En avril 2016, le rejet en mer de Chine de substances toxiques par l’aciérie taïwanaise Formosa a causé une pollution dramatique de l’espace maritime ; par centaines de tonnes, des poissons et des crustacés sont venus s’échouer sur les plages. L’événement a suscité une émotion considérable au sein de la population et, depuis lors, les protestations n’ont pas cessé.

Le 3 mai 2016, 18 000 personnes signaient une lettre destinée aux autorités civiles locales et à l’Assemblée nationale vietnamienne, décrivant la situation catastrophique de la population de la région. Un an plus tard, c’est un courrier, cette fois signé par près de 200 000 personnes, que la délégation, menée par Mgr Nguyên Thai Hop, évêque de Vinh, a remis aux représentants d’organisations internationales.

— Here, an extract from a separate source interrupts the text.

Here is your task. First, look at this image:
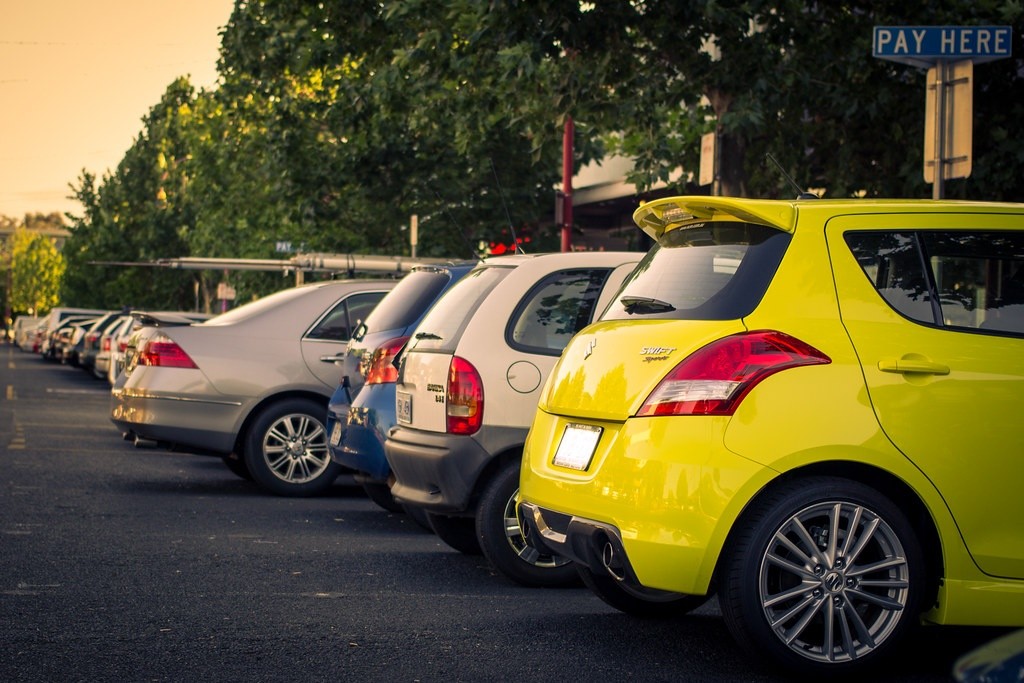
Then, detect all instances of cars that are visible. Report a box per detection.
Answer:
[513,197,1024,683]
[10,248,738,584]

De passage à Paris, Mgr Nguyên Thai Hop, 72 ans, a accepté de répondre aux questions d’Eglises d’Asie.

Eglises d’Asie : Quelle est la situation présente de votre diocèse ?

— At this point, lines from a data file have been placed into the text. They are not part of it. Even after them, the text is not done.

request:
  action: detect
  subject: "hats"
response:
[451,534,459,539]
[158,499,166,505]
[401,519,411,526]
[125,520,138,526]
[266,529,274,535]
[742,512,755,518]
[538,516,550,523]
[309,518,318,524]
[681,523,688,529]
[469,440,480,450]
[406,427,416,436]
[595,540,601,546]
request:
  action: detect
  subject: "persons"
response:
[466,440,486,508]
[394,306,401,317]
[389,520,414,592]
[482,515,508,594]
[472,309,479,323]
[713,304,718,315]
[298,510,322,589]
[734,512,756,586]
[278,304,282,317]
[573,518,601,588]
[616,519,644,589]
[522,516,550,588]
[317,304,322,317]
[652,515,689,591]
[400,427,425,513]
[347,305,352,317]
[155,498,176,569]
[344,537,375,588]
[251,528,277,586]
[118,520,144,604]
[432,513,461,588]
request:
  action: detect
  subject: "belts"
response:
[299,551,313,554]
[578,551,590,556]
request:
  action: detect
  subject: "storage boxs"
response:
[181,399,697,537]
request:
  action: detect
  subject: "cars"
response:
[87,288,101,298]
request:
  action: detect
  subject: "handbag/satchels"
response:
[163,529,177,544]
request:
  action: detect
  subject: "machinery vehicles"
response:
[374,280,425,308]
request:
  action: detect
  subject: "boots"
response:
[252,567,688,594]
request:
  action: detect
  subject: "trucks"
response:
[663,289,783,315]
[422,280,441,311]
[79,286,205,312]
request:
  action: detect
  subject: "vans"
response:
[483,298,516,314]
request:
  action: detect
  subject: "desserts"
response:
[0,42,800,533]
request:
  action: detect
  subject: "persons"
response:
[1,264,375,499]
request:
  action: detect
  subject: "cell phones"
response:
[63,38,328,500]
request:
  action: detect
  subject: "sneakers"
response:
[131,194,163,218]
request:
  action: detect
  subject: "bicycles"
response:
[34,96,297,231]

Mgr Nguyên Thai Hop : Le diocèse de Vinh se trouve au centre du Vietnam et son territoire couvre trois provinces : Nghe An, Ha Tinh et Quang Binh. Ce sont des provinces pauvres car la grande majorité de la population tire sa subsistance de la mer ou du travail agricole, des métiers où on ne gagne pas beaucoup d’argent.

Actuellement, les personnes qui travaillent dans ces métiers, et dans les secteurs connexes, tels que les producteurs de sel, les restaurateurs et les commerçants, sont terriblement frappées par la pollution causée par Formosa.

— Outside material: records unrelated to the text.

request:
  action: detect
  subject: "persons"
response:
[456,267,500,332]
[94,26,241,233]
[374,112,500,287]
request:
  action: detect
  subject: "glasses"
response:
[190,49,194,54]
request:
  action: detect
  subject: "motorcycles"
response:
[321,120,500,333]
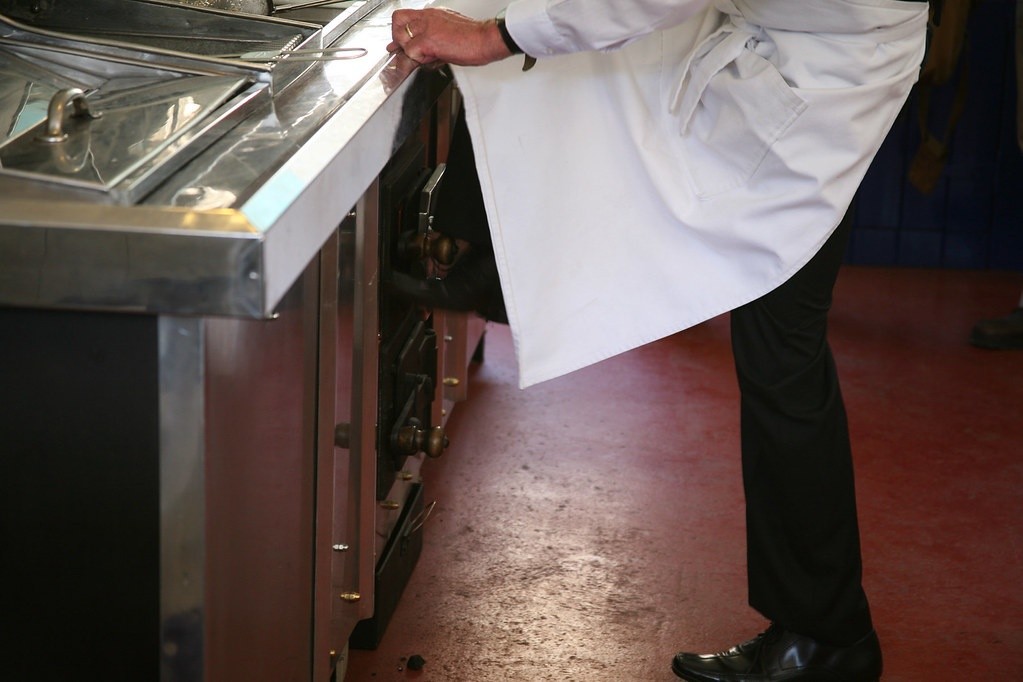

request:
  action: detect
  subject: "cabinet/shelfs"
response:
[208,78,489,682]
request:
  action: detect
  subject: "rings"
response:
[404,22,414,39]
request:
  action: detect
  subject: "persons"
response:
[969,296,1023,349]
[385,1,930,682]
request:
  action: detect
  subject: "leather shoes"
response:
[671,622,882,682]
[383,244,508,324]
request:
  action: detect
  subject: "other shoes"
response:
[969,307,1023,352]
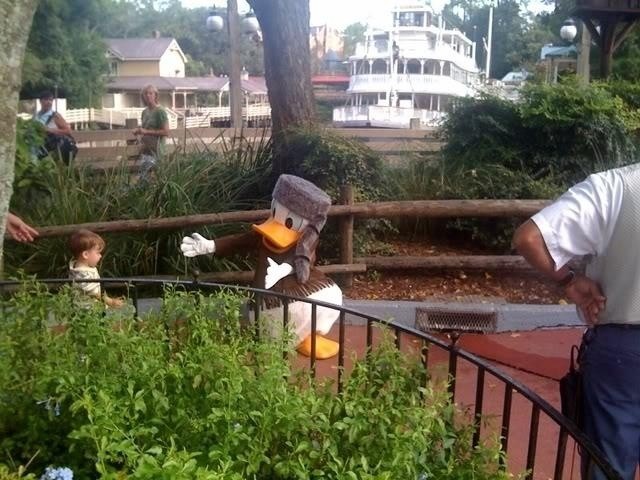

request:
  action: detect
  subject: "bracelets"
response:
[555,267,576,288]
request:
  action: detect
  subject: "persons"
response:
[6,211,39,243]
[512,160,640,479]
[30,89,71,158]
[132,83,170,189]
[65,229,125,318]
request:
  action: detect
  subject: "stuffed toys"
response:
[179,173,344,359]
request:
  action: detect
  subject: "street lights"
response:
[207,1,261,138]
[561,17,602,87]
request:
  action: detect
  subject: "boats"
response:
[332,4,523,130]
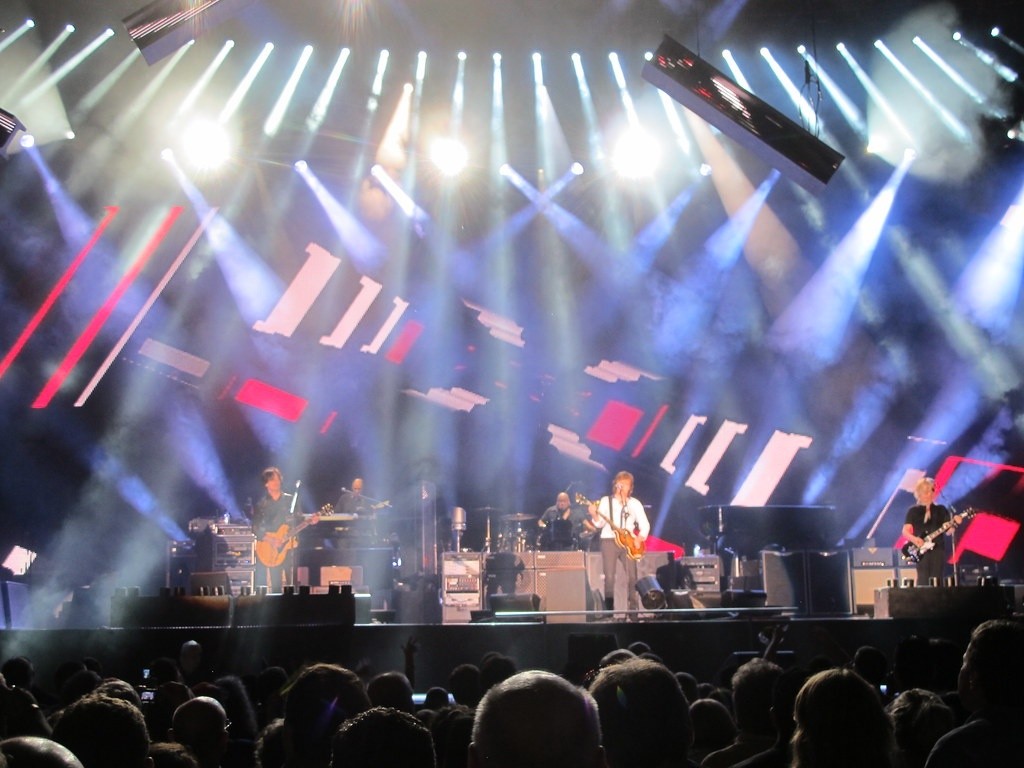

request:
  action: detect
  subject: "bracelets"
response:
[543,525,546,527]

Pour les pêcheurs, la mer est la source naturelle de la vie. Elle fournit la nourriture, l’argent pour envoyer les enfants à l’école, l’argent pour construire la maison, ... Désormais, ils ne vont plus en mer car les poissons sont morts et, si on a la chance d’en trouver, on ne peut pas les vendre car personne ne veut acheter le poisson de ce secteur. Cette situation est terrible. Beaucoup de bateaux sont laissés à l’abandon. Très nombreux sont les pêcheurs qui sont sans travail. Et ils ne savent pas comment assurer les besoins de leur famille.

Vous effectuez une « Marche pour la justice et les droits de l’homme » en Europe. Pour quelles raisons ? Quel message souhaitez-vous faire passer ?

Le mois dernier, le clergé de Vinh, tous les membres du clergé, et près de 200 000 personnes, victimes directes et indirectes de cette catastrophe, ont signé une lettre envoyée à la communauté internationale, à notre gouvernement, à tout le peuple vietnamien et à Formosa. Nous attendons une réponse du gouvernement et de la société Formosa.

Mais jusqu’à présent, les autorités ne font pas preuve de compréhension. Même à haut niveau, elles ne comprennent pas la gravité de la situation. Après la catastrophe, aucune analyse scientifique de la pollution n’a été effectuée : quelle en est la cause exacte ? Quand pourra-t-on pêcher de nouveau ? Se baigner ? Comment dépolluer les côtes affectées ?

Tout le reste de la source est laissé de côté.